### VORLIEGENDER TEXT
········
Mir ist ein Fall bekannt, da hat ein Koizüchter das PP-Vlies als Schutz unter die Steine im Teich gelegt und alle Kois sind eingegangen.
Es gibt allerdings auch jungfräuliches Vlies, aber das ist meist weiß, bzw. wie bei Naturagart weiß-grün. 
Kokosmatten haben bei mir 3 Jahre gehalten und sind dann an der Oberkante des Wassers abgerissen.

Liebe Grüße Whoopy


----------



## Teichforum.info (2. Juni 2004)

hallo whoopy,

deine argumente sind nicht von der hand zu weisen.

.... aber zumindest bei meinem teich (65m²) habe ich AUF der ganzen folienoberfläche unter dem teichsubstrat eine bahn 500gr vlies.

ich habe mich aber vorher erkundigt beim hersteller - dieser bestätigte mir unbedenklichkeit - ein vorheriges ausspülen mit wasser ist aber trotzdem empfehlenswert.

gruß jürgen


----------



## Teichforum.info (2. Juni 2004)

Hallo Jürgen,
ich will die Qualität von deinem Vlies nicht anzweifeln. Man sollte sich nur, wie du es getan hast, über die Qualität informieren.

Liebe Grüße Whoopy


----------



## Teichforum.info (2. Juni 2004)

Hallo zusammen,

danke für eure Antworten!

Das mit dem grauen Vlies gefällt mir gut, allerdings schreckt mich die Aussage bzgl. der Giftigkeit wieder etwas ab. Bin mir nämlich nicht ganz sicher, in wie weit man den Auskünften der Verkäufer in Baumärkten trauen kann. Werd mich dann wohl lieber doch direkt beim Hersteller erkundigen.
@ juergen-b: weißt du zufällig noch wo du dein Vlies erworben hast?
········
### VORLIEGENDE ZEILEN

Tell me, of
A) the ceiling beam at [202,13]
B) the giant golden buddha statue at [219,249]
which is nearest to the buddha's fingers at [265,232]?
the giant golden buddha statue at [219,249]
········
### AUFGABE
Bitte beantworte diese Fragen zum Text über Vlies im Teich:
(a) Wie lange haben die Kokosmatten bei Whoopy gehalten?
(b) Wie groß ist Jürgens Teich?
(c) Was hat der Hersteller Jürgen bestätigt?
Die Zeilen spielen hierfür keine Rolle.

### ERGEBNIS
(a) 3 Jahre
(b) 65 m²
(c) Die Unbedenklichkeit